_Ausgewählter Abschnitt_
▬▬▬▬▬▬▬▬▬▬

Warum ist das so problematisch?
Jedes Haus muss für das betreffende Baugrundstück genehmigt werden. Der Bebauungsplan regelt Größen, Höhen, Abstände und Lage des Baukörpers auf dem Areal. Plant ein freier Architekt das Haus, beginnt er deshalb auch stets mit der Grundlagenermittlung und klärt, was auf dem Terrain rechtlich und bautechnisch möglich ist. Weil heute aber neun von zehn Bauherren nicht mehr mit dem eigenen Architekten bauen, sondern sich für ein Schlüsselfertigobjekt entscheiden, kennen sie das Prozedere nicht. Sie zäumen vielmehr das Pferd von hinten auf und suchen sich zunächst ein Haus im Katalog oder Internet und lassen es dann erst fürs Grundstück anpassen.

Diese Anpassung erledigen dann etwa Planungsbüros, die die Schlüsselfertigfirmen den Bauherren vermitteln. Gerhard Schoberth rät Bauherren von solchen Verquickungen grundsätzlich ab. „Die Schlüsselfertig-Anbieter passen das Haus nur vermeintlich an das Grundstück an, um ihre Gesamtleistung kalkulieren zu können. Eine genehmigungsfähige Planung ist das aber noch lange nicht. Die genaue Planung für das Grundstück übernehmen die Firmen in der Regel erst dann, wenn die Bauherren sich vertraglich verpflichtet haben auch das Haus zu kaufen.“

Eine Zwickmühle, vor allem, wenn sich erst später während der eigentlichen Planungsphase herausstellt, dass das Haus gar nicht wie vorgesehen gebaut werden kann, etwa, weil der Bebauungsplan etwas anderes vorgibt, das Grundstück ungünstig geschnitten ist oder die Bodenverhältnisse eine kompliziertere Gründung erfordern als gedacht. „Das neue Haus wird mit den dann nötigen Umplanungen für die meisten Bauherren unrentabel.

▬▬▬▬▬▬▬▬▬▬

_Vorliegende Angaben_
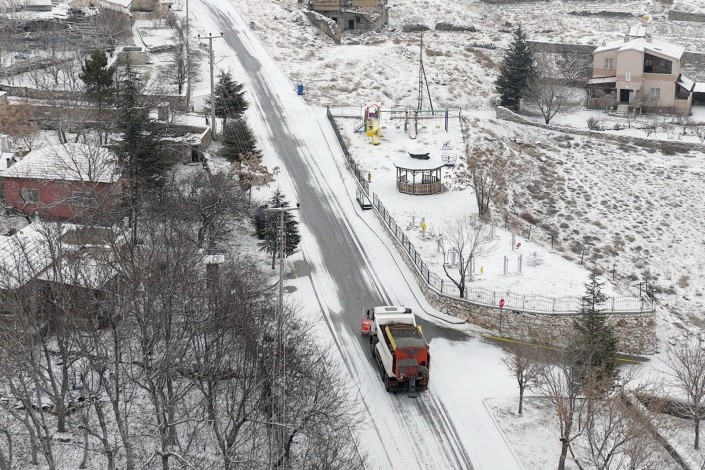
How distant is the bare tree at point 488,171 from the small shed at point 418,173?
7.77ft

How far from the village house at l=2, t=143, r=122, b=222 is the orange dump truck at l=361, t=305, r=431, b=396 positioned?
16395 millimetres

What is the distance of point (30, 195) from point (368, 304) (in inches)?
803

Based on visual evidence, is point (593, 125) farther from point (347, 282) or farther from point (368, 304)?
point (368, 304)

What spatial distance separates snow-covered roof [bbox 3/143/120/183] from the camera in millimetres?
45531

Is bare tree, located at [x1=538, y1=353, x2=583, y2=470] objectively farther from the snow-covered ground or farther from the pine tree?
the pine tree

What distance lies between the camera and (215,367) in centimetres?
2795

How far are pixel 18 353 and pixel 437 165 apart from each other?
3247 centimetres

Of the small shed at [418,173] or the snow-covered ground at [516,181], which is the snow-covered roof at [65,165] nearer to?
the snow-covered ground at [516,181]

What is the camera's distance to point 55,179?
1822 inches

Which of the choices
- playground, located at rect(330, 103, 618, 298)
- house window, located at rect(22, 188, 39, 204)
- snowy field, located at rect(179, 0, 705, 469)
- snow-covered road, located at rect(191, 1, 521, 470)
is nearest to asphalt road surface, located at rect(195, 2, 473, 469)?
snow-covered road, located at rect(191, 1, 521, 470)

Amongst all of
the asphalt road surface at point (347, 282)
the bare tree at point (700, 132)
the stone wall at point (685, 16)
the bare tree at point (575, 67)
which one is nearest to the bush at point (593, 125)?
the bare tree at point (700, 132)

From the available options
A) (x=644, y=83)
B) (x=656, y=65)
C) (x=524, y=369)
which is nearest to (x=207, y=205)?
(x=524, y=369)

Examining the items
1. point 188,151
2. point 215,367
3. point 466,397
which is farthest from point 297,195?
point 215,367

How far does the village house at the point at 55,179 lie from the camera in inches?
1756
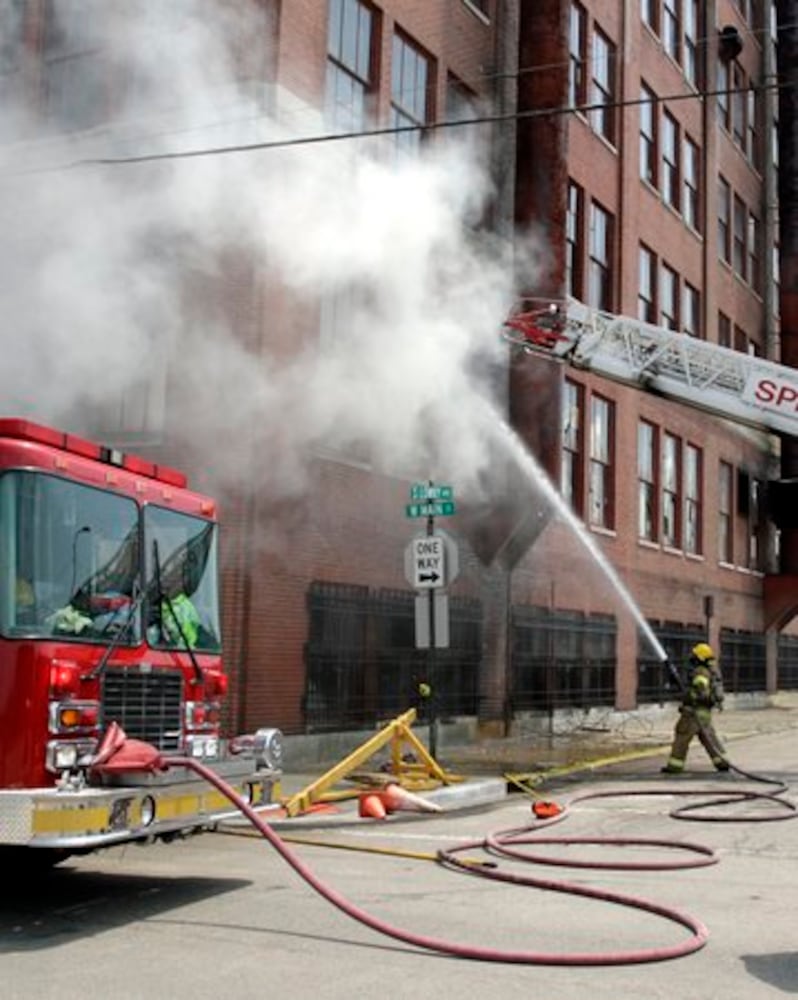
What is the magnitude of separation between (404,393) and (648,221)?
10.6 meters

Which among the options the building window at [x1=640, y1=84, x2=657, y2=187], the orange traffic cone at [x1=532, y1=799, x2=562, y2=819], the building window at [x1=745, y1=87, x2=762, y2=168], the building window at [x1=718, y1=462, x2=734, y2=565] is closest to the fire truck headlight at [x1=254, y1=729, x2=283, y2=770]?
the orange traffic cone at [x1=532, y1=799, x2=562, y2=819]

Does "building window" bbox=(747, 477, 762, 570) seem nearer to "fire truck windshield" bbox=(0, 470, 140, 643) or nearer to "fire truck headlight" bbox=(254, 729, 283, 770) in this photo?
"fire truck headlight" bbox=(254, 729, 283, 770)

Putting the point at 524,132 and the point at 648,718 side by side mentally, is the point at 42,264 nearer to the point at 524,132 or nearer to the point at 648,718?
the point at 524,132

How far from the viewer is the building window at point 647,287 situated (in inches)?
843

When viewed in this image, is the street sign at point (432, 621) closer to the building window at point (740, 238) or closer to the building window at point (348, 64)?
the building window at point (348, 64)

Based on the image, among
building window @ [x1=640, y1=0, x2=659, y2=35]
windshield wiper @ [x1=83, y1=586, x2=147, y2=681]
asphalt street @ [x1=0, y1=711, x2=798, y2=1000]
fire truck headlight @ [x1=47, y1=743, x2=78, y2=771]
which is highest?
building window @ [x1=640, y1=0, x2=659, y2=35]

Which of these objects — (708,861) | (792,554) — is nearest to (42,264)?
(708,861)

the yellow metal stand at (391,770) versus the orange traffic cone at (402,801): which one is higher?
the yellow metal stand at (391,770)

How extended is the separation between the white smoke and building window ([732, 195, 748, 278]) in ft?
52.1

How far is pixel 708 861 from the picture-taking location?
6.69 m

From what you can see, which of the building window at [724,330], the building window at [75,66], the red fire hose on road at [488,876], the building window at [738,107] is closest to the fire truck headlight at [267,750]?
the red fire hose on road at [488,876]

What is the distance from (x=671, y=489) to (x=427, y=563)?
13629mm

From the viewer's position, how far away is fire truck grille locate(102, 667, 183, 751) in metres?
5.43

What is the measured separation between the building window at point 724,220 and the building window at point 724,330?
136cm
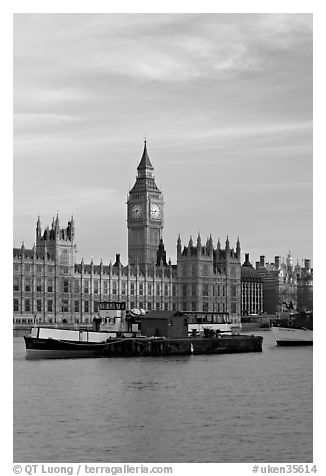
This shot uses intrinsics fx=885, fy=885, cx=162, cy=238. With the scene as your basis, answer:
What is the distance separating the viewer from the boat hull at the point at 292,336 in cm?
9731

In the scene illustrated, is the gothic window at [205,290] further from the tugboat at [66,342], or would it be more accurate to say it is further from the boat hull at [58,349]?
the boat hull at [58,349]

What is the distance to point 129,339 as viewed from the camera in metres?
74.8

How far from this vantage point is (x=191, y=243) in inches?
6924

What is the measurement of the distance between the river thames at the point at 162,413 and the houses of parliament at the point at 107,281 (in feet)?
254

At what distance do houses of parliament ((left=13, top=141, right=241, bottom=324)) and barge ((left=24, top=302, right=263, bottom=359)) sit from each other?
49320mm

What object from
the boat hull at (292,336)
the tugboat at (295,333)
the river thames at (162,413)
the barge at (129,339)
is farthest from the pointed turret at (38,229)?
the river thames at (162,413)

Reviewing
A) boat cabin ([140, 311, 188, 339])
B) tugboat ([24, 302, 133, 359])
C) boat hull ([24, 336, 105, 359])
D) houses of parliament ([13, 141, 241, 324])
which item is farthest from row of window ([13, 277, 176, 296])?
boat hull ([24, 336, 105, 359])

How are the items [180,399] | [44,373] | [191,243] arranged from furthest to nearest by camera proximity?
[191,243] → [44,373] → [180,399]

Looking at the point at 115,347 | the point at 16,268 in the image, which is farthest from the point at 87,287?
the point at 115,347

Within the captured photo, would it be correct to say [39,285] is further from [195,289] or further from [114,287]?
[195,289]

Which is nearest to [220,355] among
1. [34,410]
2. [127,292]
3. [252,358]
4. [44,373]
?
[252,358]
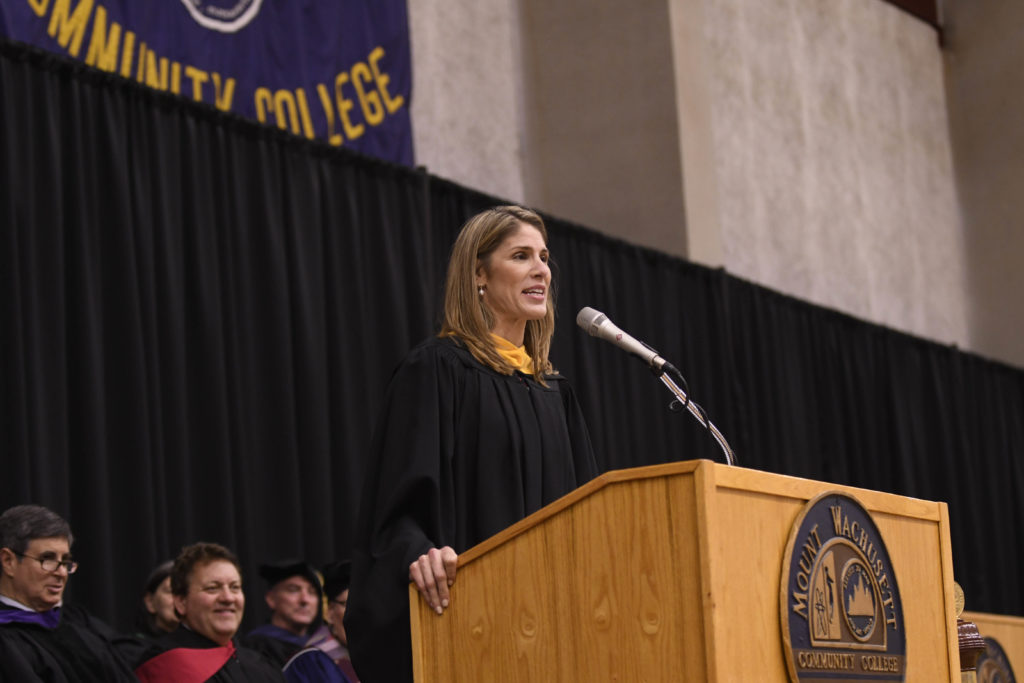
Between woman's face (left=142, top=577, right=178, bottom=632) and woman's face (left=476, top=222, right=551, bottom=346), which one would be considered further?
woman's face (left=142, top=577, right=178, bottom=632)

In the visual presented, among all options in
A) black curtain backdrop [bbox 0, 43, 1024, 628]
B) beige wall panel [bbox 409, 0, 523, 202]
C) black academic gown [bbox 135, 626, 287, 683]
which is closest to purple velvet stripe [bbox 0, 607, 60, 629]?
black academic gown [bbox 135, 626, 287, 683]

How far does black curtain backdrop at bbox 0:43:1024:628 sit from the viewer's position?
5547 millimetres

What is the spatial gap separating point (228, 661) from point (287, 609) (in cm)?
77

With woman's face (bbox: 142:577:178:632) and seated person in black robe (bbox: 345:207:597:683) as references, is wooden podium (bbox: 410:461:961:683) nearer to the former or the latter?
seated person in black robe (bbox: 345:207:597:683)

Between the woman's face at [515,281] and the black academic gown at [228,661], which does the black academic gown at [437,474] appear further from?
the black academic gown at [228,661]

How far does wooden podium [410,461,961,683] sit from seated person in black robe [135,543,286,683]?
8.61ft

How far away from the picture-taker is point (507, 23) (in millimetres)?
9586

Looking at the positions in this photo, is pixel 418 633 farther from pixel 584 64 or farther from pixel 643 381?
pixel 584 64

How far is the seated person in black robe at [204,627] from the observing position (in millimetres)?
4891

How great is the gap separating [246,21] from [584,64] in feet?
10.4

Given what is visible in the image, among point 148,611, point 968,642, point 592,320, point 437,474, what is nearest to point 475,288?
point 592,320

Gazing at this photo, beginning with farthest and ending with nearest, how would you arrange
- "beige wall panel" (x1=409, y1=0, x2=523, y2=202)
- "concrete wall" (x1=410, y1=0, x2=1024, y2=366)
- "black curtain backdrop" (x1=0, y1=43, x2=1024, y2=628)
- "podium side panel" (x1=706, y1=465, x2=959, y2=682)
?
"concrete wall" (x1=410, y1=0, x2=1024, y2=366), "beige wall panel" (x1=409, y1=0, x2=523, y2=202), "black curtain backdrop" (x1=0, y1=43, x2=1024, y2=628), "podium side panel" (x1=706, y1=465, x2=959, y2=682)

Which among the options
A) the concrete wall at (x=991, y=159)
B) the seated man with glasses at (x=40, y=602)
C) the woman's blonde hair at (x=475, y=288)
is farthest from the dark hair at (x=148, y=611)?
the concrete wall at (x=991, y=159)

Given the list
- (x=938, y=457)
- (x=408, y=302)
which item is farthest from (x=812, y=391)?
(x=408, y=302)
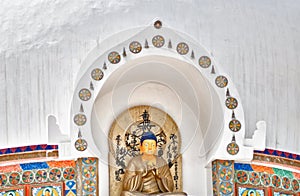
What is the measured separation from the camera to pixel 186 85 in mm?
13922

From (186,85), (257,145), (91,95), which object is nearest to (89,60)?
(91,95)

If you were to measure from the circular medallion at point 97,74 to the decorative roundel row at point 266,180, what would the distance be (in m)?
2.14

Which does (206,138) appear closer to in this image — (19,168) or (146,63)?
(146,63)

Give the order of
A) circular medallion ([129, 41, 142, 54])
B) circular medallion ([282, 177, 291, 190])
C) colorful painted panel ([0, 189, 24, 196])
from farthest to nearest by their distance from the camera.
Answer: circular medallion ([282, 177, 291, 190]) < colorful painted panel ([0, 189, 24, 196]) < circular medallion ([129, 41, 142, 54])

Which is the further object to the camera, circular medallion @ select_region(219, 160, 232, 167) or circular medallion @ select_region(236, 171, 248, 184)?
circular medallion @ select_region(236, 171, 248, 184)

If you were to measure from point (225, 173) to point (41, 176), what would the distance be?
88.3 inches

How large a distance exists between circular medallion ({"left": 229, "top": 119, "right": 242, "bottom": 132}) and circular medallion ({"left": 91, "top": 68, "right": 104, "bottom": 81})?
1.66 m

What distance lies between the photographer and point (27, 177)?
13461mm

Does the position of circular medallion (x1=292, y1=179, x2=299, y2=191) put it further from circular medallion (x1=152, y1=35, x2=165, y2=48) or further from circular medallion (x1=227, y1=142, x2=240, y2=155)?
circular medallion (x1=152, y1=35, x2=165, y2=48)

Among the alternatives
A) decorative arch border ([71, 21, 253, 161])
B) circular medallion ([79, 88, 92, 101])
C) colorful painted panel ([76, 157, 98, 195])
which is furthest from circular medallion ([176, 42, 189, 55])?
colorful painted panel ([76, 157, 98, 195])

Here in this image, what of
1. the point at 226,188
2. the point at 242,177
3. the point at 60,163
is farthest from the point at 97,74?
the point at 242,177

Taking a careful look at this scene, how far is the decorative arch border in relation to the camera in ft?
43.3

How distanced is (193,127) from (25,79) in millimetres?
2217

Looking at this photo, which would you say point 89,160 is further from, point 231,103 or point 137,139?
point 231,103
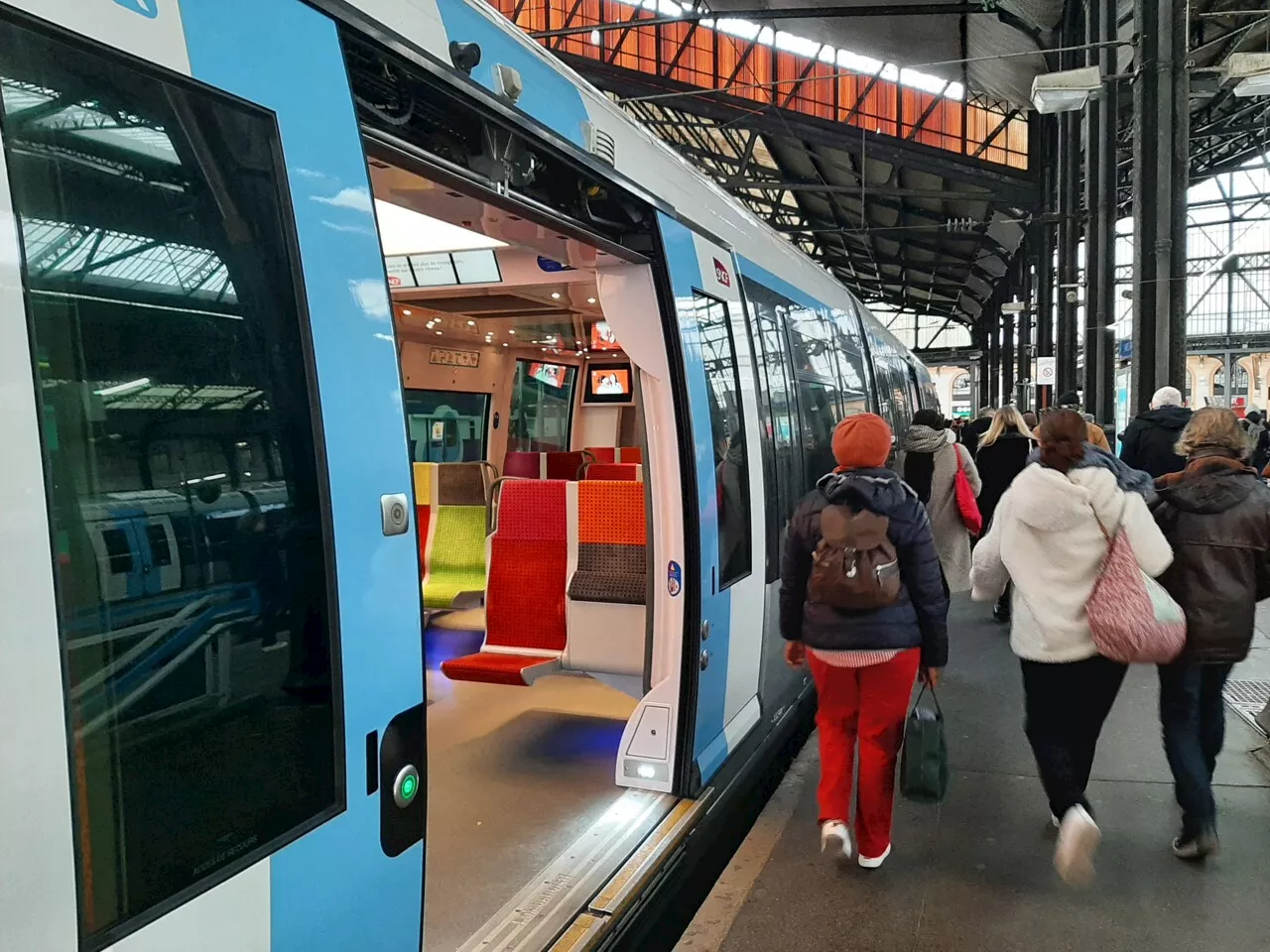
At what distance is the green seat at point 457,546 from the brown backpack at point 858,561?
11.9 feet

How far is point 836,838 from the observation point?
3600mm

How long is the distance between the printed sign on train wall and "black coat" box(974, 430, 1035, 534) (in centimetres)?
514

▬▬▬▬▬▬▬▬▬▬

_Zu erledigende Aufgaben_
1) Gib den Teil des Abschnitts über Schlüsselfertighäuser wortgetreu aus, beginnend bei „Jedes Haus muss“ und endend bei „fürs Grundstück anpassen.“.
2) Beantworte zum Abschnitt über Schlüsselfertighäuser die folgenden Fragen kurz:
(a) Was regelt der Bebauungsplan?
(b) Wie viele von zehn Bauherren bauen heute nicht mehr mit dem eigenen Architekten?
(c) Wann übernehmen die Firmen in der Regel die genaue Planung für das Grundstück?

_Antworten nach Aufgaben_
1)
Jedes Haus muss für das betreffende Baugrundstück genehmigt werden. Der Bebauungsplan regelt Größen, Höhen, Abstände und Lage des Baukörpers auf dem Areal. Plant ein freier Architekt das Haus, beginnt er deshalb auch stets mit der Grundlagenermittlung und klärt, was auf dem Terrain rechtlich und bautechnisch möglich ist. Weil heute aber neun von zehn Bauherren nicht mehr mit dem eigenen Architekten bauen, sondern sich für ein Schlüsselfertigobjekt entscheiden, kennen sie das Prozedere nicht. Sie zäumen vielmehr das Pferd von hinten auf und suchen sich zunächst ein Haus im Katalog oder Internet und lassen es dann erst fürs Grundstück anpassen.

2)
(a) Größen, Höhen, Abstände und Lage des Baukörpers auf dem Areal.
(b) Neun von zehn.
(c) Erst dann, wenn die Bauherren sich vertraglich verpflichtet haben, auch das Haus zu kaufen.